夏琬琰看着连城璧那双墨色沉沉的双眼,心里一个哆嗦。啊哦,说错话了。她伸手搂住了他的脖子,仰起身子亲了亲他的唇角,“对不起,我说错了,我没有深爱钟无艳。”

狗男人,心眼可真小,连用一个古人来比喻都不行,也是无奈了。这样想着的夏琬琰根本就没有发现,她的眼底是笑意和满足。

“哦?”连城璧却只是微微挑眉,旁的也没有说了。

夏琬琰无奈,一看就知道这个小心眼的狗男人不准备轻易地放过她了。她再仰了仰身子,脸贴着他的脸蹭了蹭,“阿琬深爱之人,只有眼前人啊。”
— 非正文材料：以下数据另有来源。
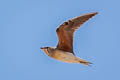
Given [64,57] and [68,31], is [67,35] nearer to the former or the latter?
[68,31]

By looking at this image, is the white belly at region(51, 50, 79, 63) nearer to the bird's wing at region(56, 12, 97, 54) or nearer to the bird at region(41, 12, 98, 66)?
the bird at region(41, 12, 98, 66)

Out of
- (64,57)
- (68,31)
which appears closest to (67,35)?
(68,31)

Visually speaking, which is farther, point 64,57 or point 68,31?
point 68,31

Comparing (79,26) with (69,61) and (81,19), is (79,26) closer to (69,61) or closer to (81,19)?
(81,19)

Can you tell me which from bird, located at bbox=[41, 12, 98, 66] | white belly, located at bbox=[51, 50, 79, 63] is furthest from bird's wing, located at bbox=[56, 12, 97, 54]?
white belly, located at bbox=[51, 50, 79, 63]

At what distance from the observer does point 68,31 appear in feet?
33.6

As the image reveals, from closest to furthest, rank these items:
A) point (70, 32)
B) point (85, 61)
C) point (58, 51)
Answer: point (85, 61), point (58, 51), point (70, 32)

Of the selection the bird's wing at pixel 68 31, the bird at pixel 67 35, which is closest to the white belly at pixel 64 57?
the bird at pixel 67 35

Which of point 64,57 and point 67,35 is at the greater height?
point 67,35

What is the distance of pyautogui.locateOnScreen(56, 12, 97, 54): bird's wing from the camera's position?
33.0 ft

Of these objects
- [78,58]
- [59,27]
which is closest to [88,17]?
[59,27]

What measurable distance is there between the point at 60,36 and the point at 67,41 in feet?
1.31

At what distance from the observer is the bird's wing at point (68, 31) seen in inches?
396

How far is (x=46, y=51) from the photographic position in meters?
9.65
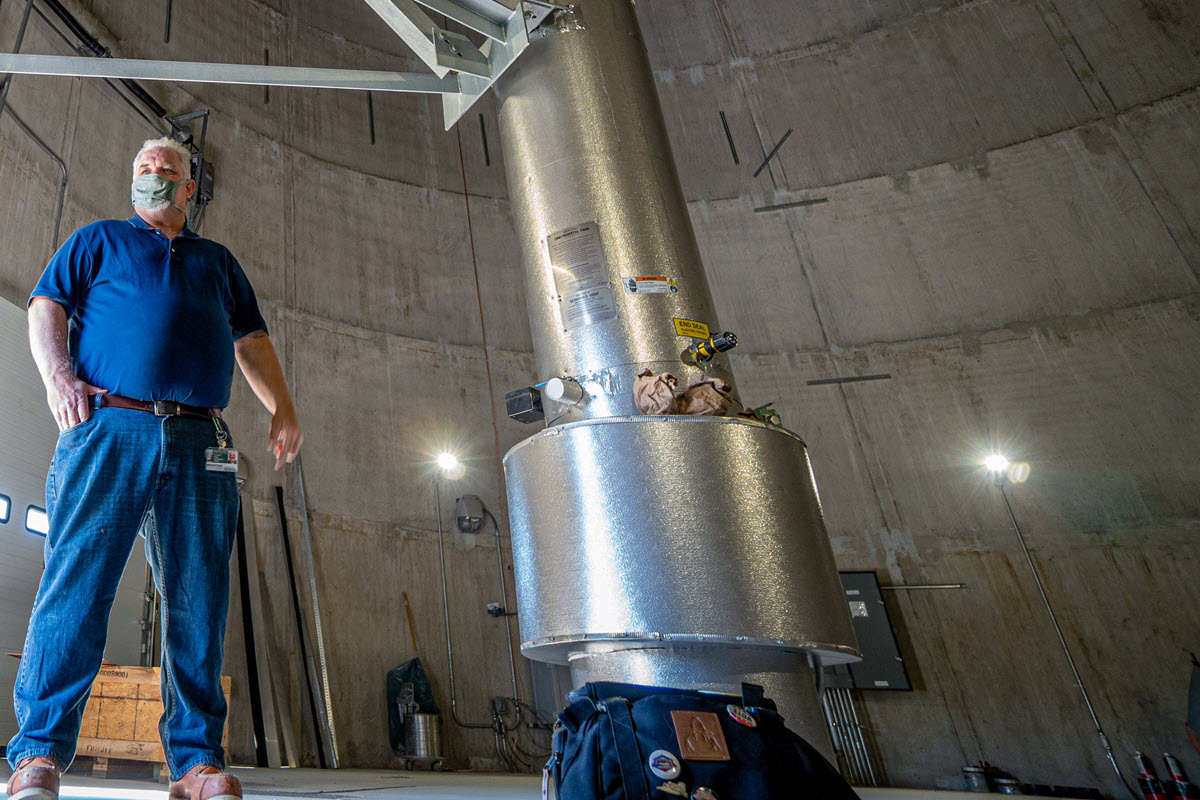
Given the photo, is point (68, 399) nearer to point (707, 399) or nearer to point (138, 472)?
point (138, 472)

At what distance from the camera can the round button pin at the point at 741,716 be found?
1.74 metres

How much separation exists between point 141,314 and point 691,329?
6.41ft

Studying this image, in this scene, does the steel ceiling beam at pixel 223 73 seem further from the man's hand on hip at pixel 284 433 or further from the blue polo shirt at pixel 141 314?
the man's hand on hip at pixel 284 433

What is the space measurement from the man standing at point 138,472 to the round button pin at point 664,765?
3.16 feet

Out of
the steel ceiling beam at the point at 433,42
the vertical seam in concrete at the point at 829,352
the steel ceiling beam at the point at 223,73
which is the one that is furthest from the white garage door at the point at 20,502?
the vertical seam in concrete at the point at 829,352

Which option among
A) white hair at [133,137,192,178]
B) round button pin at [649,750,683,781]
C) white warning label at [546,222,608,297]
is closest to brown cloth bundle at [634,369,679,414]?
white warning label at [546,222,608,297]

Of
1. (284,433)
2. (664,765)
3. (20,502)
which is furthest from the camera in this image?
(20,502)

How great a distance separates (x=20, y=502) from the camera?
4883 mm

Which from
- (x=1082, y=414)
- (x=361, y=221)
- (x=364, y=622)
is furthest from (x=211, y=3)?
(x=1082, y=414)

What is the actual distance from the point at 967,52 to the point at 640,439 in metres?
8.99

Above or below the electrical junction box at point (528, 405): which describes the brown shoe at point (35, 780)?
below

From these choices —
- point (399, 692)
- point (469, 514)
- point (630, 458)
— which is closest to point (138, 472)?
point (630, 458)

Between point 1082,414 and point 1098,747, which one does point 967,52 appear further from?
point 1098,747

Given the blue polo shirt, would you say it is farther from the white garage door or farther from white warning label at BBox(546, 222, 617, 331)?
the white garage door
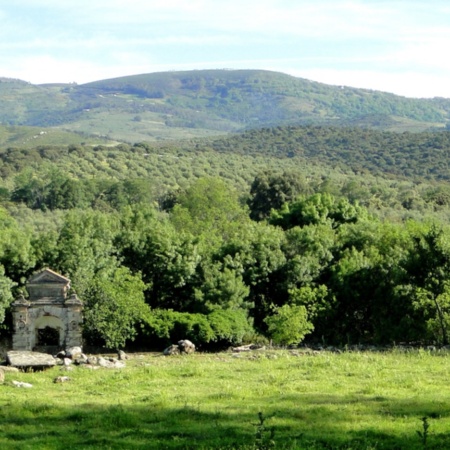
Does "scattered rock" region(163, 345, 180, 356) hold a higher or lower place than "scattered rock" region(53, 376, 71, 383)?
lower

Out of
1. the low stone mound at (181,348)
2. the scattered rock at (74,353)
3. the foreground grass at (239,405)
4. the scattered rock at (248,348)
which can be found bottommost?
the scattered rock at (248,348)

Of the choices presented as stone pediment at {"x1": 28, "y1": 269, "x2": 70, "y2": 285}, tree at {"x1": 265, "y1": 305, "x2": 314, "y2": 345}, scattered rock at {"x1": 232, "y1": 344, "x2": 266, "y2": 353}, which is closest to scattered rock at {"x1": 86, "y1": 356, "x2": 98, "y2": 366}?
stone pediment at {"x1": 28, "y1": 269, "x2": 70, "y2": 285}

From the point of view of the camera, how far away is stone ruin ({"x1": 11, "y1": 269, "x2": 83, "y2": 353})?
3055 centimetres

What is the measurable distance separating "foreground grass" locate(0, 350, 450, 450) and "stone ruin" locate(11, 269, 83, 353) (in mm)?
4454

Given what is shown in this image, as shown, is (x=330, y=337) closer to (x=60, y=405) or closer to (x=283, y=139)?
(x=60, y=405)

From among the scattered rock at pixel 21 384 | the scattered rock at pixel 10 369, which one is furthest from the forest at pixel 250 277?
the scattered rock at pixel 21 384

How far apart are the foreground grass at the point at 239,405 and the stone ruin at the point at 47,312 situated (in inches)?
175

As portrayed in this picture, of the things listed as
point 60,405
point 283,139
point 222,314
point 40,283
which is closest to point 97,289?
point 40,283

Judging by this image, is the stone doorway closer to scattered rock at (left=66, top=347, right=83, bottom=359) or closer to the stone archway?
the stone archway

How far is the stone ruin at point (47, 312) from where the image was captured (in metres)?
30.5

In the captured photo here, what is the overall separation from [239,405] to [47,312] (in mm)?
14191

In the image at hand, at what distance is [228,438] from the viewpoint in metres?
15.4

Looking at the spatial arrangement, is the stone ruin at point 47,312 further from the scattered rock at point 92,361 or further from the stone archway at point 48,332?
the scattered rock at point 92,361

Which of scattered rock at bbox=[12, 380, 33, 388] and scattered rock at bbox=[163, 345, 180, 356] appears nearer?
scattered rock at bbox=[12, 380, 33, 388]
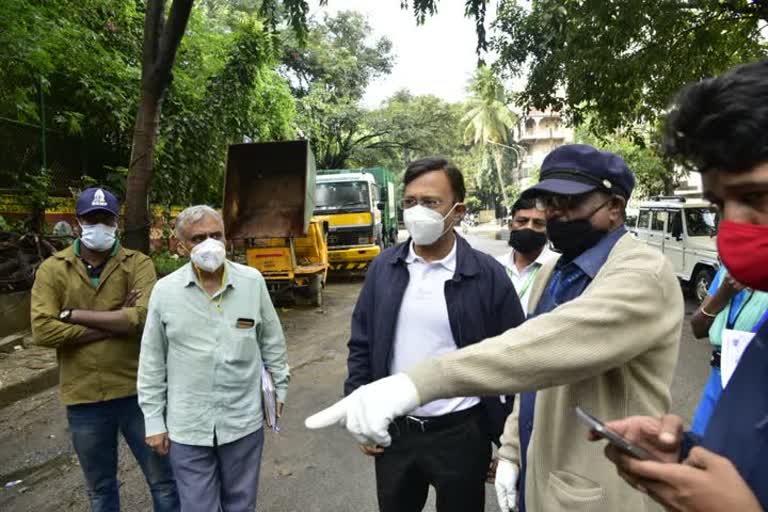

她说这话的时候,脸颊都有些泛红。阿琬是他对她的称呼,她从来都没有自称过。不知道为何,她就是有些不自在。就好像,有什么开始失控了一样。

连城璧的眸色在一瞬间变得更为沉郁,似乎有什么东西在眼中酝酿一般。他压倒了夏琬琰,覆盖着她的红唇,在两片唇瓣之间流连。他的吻十分温柔,仿佛在对待自己易碎的珍宝一般。

只是他手上的动作却是称不上温柔,拉开衣襟的动作堪称是粗鲁。他的手在她的雪肤上微微用力,便留下了一小片红痕,暧昧的气息顿时便更浓了起来。

夏琬琰用力推着连城璧,却也只是推开了一条缝而已。不过刚好,足够她说话了。“我的脚腕还伤着呢,不能陪你……”

“无妨。”连城璧的吻自唇角往下,“我不会叫你的脚腕伤上加伤。阿琬乖一些,听话,嗯?”